La ética hipocrática se refleja en el «juramento hipocrático», establecido por miembros posteriores de la escuela y que todavía lo prestan hoy los estudiantes de medicina al terminar sus estudios. Un nuevo tipo de hombres sabios surgió en Atenas durante la época de Pericles, hombres que pretendían enseñar las cualidades más adecuadas a la vida pública. Eran los «sofistas», nombre proveniente de una palabra griega que significa «enseñar». Una función importante de todo hombre que actuase en la vida pública por aquellos días era la de presentar argumentos en pro o en contra de alguna ley propuesta o de alguna persona sometida a juicio.
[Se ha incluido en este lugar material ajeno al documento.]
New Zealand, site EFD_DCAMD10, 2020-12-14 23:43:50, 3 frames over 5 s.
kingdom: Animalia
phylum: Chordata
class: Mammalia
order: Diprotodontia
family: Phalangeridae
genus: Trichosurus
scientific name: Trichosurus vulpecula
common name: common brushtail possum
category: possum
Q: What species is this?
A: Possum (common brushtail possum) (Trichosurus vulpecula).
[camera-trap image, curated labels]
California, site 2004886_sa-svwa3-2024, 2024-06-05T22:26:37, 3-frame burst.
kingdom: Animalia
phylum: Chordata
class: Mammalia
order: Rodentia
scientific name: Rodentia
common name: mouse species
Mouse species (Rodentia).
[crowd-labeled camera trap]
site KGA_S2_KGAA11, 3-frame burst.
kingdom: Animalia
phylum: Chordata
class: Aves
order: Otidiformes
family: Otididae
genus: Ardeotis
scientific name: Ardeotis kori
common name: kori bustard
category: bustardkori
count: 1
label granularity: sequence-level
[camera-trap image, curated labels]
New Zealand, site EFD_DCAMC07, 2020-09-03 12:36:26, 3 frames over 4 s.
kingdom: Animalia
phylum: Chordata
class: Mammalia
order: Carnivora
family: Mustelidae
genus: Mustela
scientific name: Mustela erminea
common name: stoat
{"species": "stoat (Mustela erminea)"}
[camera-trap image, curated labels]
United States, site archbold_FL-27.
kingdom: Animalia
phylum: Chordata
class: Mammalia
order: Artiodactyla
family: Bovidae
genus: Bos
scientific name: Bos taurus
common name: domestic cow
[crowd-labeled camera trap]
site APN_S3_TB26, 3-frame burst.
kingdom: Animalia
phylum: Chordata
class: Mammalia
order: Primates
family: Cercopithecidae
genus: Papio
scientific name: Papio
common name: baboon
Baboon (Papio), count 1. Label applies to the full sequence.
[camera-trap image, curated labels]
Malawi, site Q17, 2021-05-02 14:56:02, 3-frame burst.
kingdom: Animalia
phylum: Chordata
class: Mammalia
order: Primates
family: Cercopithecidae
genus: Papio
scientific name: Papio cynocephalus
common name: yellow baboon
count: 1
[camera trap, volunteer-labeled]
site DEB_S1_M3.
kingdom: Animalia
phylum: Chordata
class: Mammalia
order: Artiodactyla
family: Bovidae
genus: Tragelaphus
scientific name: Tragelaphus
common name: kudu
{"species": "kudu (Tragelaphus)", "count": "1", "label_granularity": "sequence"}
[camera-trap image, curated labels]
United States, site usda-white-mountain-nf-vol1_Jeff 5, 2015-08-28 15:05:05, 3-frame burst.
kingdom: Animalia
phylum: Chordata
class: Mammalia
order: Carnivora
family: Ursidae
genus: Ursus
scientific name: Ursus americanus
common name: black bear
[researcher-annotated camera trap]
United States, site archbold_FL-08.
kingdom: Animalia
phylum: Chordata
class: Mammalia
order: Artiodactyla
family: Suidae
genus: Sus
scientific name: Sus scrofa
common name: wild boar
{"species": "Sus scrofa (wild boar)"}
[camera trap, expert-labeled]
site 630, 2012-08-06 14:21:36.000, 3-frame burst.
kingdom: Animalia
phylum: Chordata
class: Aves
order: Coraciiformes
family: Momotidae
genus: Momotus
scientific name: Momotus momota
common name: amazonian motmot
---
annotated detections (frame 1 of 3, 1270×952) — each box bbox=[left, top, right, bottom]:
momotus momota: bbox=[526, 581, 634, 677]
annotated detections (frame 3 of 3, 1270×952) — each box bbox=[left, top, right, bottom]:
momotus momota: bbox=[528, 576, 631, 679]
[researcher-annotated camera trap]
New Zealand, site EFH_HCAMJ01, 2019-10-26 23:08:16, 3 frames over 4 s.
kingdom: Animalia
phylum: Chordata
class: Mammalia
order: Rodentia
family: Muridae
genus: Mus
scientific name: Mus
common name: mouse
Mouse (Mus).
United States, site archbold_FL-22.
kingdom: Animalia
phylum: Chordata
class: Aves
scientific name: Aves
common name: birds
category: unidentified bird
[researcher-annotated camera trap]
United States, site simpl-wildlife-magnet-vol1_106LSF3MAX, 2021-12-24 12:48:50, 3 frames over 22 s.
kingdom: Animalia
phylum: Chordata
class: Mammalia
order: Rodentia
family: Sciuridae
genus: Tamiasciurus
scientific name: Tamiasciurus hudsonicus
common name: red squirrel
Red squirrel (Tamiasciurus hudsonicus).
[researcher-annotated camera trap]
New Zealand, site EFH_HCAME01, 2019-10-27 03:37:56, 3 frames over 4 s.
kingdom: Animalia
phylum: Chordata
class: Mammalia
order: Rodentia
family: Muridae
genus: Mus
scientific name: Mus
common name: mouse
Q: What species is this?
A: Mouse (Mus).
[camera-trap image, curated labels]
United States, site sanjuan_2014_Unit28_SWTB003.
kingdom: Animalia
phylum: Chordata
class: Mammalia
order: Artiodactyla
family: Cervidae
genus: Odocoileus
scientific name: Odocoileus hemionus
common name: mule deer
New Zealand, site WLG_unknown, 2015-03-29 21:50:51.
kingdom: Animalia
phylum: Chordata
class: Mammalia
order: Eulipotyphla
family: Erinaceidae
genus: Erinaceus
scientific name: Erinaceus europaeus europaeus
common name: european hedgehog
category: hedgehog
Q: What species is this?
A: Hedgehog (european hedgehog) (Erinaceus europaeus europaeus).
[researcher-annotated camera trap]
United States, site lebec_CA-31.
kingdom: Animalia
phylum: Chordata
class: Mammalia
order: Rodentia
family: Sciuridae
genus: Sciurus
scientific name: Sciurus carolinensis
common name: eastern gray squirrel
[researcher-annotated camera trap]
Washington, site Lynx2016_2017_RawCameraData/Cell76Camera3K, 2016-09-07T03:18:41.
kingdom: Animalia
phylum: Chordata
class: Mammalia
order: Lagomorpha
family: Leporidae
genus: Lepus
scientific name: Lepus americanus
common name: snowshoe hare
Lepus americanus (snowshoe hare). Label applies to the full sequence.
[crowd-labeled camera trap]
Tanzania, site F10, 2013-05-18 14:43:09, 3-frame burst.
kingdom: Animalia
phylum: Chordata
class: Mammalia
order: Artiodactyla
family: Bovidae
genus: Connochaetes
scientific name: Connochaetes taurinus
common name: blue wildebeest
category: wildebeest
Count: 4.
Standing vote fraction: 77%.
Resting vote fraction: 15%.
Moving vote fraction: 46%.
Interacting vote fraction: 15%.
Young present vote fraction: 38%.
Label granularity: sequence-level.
Muchos sofistas sostenían abiertamente que podían (por una remuneración) enseñar a la gente a argüir en defensa de cualquier opinión sobre cualquier tema y hacer que la parte más débil apareciese mejorada mediante una hábil argumentación. Esto era exactamente lo opuesto de la dialéctica creada por Zenón, y no es precisamente un modo honorable de utilizar el propio saber. El más grande y popular de los sofistas fue Protágoras, quien, como Demócrito, había nacido en Abdera. Fue el primero en analizar cuidadosamente la lengua griega y en elaborar las reglas de la gramática. Como fue amigo de Pericles, se atrajo la enemistad de los conservadores. En 411 a.C., mucho después de la muerte de Pericles y cuando tenía alrededor de setenta años de edad, Protágoras fue acusado de ateísmo, por poner en duda públicamente la existencia de los dioses. Fue desterrado de Atenas y, mientras se hallaba en camino a Sicilia, se perdió en el mar.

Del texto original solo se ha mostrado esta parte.